3.3 Non-uniform time delay embedding
For many real-world dynamical systems, it is not sufficient to consider only a single characteristic time scale. Instead, multi-scale systems are governed by a multitude of processes that imprint (quasi)-periodic cycles of various lengths onto the measured time series. The selection of delays must account for this complexity by considering non-uniform embedding delays (non-uniform time delay embedding, NUTD). One of the most studied systems that exhibits multi-scale dynamics is the El Niño-Southern Oscillation (ENSO).

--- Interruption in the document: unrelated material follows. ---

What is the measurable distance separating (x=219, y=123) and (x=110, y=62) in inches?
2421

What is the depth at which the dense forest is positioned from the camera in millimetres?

ENSO represents a quasi-periodic climate pattern that is associated with spatio-temporal variations of sea surface temperatures in the central and eastern Pacific Ocean, oscillating between El Niño and La Niña events. We use the delay differential ENSO model proposed in [54] to examine if the recurrence flow can unveil distinct delays for a three-dimensional state space reconstruction of model time series. The model is based on a nonlinear delay differential equation and reproduces an abundance of key features of ENSO (see Appendix A). We study two different solution types that are associated with distinct dynamical regimes, i.e., a seasonal oscillation with superimposed faster low-amplitude oscillations prior to a period-doubling and irregular oscillations that are reminiscent of El Niño and La Niña events of random magnitudes. A more detailed discussion of these solution types can be found in [54].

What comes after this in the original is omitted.